Consumer-oriented Nationwide mutual society in the United Kingdom has acknowledged it is considering a strategic extension of its business with small and medium enterprises, which would include new programs in lending and commercial finance. Against that background, Nationwide’s senior management is considering the wisdom of kick-starting the business by acquiring the 316 branches of RBS, which are subject to forced sale.
Graham Beale, Nationwide’s chief executive, acknowledged his firm’s possible interest to Reuters:
“Strategically we want to enter into the SME space. If there’s anything I could do that would accelerate our strategy it would be of interest,” he told Reuters.
Beale said Nationwide was running the rule over the branches but would only proceed if it was convinced the complexities involved in executing a deal could be overcome.”
All potentially interested parties are well aware that RBS had agreed the sale of these branches to the UK arm of Spain’s Banco Santander more than two years ago.

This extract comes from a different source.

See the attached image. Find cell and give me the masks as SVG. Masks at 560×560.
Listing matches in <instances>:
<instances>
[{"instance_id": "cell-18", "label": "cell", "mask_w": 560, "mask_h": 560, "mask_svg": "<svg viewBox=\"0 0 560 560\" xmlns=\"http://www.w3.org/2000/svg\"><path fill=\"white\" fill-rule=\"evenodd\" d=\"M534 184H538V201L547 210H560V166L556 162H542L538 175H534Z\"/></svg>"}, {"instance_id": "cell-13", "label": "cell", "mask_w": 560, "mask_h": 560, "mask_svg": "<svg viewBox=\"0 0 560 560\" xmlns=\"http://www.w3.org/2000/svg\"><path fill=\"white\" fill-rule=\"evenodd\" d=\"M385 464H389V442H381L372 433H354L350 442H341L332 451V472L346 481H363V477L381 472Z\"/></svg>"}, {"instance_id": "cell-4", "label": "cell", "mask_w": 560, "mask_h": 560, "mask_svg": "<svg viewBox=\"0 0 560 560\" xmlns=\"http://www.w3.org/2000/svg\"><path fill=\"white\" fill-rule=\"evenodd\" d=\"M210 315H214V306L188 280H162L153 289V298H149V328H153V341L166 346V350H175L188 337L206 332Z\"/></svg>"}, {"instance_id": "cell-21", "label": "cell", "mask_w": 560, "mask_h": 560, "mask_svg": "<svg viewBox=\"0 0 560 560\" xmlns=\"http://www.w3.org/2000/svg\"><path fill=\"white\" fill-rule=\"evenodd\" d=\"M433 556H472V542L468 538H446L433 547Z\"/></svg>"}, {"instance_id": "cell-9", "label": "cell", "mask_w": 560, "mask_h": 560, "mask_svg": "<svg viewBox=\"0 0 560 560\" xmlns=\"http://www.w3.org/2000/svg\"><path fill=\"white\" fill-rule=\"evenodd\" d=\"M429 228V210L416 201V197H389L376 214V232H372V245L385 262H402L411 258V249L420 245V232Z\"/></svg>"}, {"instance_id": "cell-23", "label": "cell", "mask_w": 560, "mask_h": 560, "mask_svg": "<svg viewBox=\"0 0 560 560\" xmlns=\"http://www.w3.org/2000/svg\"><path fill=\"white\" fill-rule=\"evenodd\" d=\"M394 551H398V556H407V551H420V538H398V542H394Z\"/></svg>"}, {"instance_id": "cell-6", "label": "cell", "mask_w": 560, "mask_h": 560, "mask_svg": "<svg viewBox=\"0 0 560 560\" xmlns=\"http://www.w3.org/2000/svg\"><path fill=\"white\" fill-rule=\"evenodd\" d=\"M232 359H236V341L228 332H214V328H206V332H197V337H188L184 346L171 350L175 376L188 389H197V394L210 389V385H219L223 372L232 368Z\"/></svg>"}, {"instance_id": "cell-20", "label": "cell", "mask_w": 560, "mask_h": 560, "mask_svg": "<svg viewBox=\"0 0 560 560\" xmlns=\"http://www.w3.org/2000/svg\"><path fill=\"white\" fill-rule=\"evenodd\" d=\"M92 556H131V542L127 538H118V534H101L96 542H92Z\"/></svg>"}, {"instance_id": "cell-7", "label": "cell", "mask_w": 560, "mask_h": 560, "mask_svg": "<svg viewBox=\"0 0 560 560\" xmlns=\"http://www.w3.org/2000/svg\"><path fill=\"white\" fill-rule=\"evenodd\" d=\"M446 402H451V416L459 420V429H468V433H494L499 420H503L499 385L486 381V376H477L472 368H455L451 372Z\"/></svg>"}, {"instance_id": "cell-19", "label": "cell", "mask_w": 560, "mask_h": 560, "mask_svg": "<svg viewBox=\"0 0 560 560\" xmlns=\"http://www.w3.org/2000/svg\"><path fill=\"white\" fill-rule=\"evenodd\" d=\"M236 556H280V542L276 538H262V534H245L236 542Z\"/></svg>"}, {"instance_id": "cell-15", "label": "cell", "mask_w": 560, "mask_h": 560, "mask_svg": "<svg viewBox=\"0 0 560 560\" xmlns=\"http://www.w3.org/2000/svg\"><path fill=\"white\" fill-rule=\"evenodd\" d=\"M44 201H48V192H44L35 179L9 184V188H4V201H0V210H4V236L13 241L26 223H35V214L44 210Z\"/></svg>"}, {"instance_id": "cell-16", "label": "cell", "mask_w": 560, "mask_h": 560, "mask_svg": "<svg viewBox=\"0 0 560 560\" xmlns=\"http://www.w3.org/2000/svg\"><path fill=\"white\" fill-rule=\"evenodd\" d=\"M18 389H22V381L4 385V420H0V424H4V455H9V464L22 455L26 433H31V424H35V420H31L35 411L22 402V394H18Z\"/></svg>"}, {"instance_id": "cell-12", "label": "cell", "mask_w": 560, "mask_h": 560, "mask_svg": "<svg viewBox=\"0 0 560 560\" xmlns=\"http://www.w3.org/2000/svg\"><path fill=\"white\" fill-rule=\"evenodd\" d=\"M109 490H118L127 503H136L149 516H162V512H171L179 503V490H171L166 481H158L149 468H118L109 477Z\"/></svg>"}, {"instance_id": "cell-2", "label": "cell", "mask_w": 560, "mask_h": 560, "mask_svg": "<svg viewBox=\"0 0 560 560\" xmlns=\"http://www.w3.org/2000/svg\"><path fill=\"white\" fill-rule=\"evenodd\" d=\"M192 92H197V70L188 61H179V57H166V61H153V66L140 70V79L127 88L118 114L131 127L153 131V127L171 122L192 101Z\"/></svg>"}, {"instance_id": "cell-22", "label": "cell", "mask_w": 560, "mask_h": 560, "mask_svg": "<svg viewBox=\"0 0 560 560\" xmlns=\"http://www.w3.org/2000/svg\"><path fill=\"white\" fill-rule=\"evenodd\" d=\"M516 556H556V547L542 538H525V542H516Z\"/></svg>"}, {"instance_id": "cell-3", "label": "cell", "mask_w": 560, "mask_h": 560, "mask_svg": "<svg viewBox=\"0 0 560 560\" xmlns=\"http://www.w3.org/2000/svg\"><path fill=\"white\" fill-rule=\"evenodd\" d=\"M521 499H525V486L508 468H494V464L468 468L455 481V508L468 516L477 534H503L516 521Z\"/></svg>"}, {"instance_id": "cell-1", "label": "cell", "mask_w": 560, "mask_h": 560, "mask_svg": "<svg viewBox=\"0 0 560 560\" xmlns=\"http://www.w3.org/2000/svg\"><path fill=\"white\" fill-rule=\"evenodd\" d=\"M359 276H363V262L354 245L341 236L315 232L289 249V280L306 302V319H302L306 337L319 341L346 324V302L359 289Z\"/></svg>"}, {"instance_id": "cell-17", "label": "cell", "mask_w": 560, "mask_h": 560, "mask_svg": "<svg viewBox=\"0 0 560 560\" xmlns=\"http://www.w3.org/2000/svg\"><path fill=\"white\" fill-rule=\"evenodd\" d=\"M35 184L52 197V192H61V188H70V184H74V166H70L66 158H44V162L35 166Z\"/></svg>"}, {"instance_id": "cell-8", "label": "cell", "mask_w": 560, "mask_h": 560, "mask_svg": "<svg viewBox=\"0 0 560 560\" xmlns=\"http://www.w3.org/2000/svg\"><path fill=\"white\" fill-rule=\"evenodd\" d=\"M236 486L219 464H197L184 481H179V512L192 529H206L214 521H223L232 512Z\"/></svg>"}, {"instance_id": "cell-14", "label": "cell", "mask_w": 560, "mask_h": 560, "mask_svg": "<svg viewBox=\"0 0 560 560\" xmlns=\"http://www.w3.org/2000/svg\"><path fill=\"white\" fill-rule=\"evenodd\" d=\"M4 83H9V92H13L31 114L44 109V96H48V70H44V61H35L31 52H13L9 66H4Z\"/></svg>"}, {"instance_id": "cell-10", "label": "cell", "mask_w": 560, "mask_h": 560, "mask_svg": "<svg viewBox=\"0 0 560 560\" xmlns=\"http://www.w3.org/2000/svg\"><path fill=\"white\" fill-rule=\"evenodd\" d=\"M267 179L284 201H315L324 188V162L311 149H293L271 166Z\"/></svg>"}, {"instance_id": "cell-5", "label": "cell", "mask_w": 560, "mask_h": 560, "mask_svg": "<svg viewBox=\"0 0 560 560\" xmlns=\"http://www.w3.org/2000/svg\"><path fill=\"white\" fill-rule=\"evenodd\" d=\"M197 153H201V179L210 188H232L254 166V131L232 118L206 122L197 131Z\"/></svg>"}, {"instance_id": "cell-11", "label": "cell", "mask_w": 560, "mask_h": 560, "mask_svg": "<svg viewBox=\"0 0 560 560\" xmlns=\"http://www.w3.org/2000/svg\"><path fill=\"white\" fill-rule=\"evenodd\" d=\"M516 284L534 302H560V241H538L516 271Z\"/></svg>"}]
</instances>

In October 2012, Santander withdrew its offer, paying a penalty but untangling itself from an IT integration task that proved far more daunting than had been expected.
Beale continued to Reuters:
“There are clearly some enormous complexities there, otherwise that deal would have been done. We need to understand just what those issues are before we can be committal on the point,” he said.
Beale said he anticipated difficulties in separating the business from RBS as it was not a standalone entity but an amalgamation of assets embedded in a whole host of systems.
RBS proposed sale of 316 branches, dictated as a condition of the bank’s government-funded bailout in 2008, is clearly an unusual opportunity in the UK market. It remains to be seen whether “unusual” will translate into a unique opportunity for a financial group such as Nationwide, or a uniquely misguided choice by the regulators, having required the sale of assets which are virtually impossible to segregate (in a technology sense) from the remainder of the bank.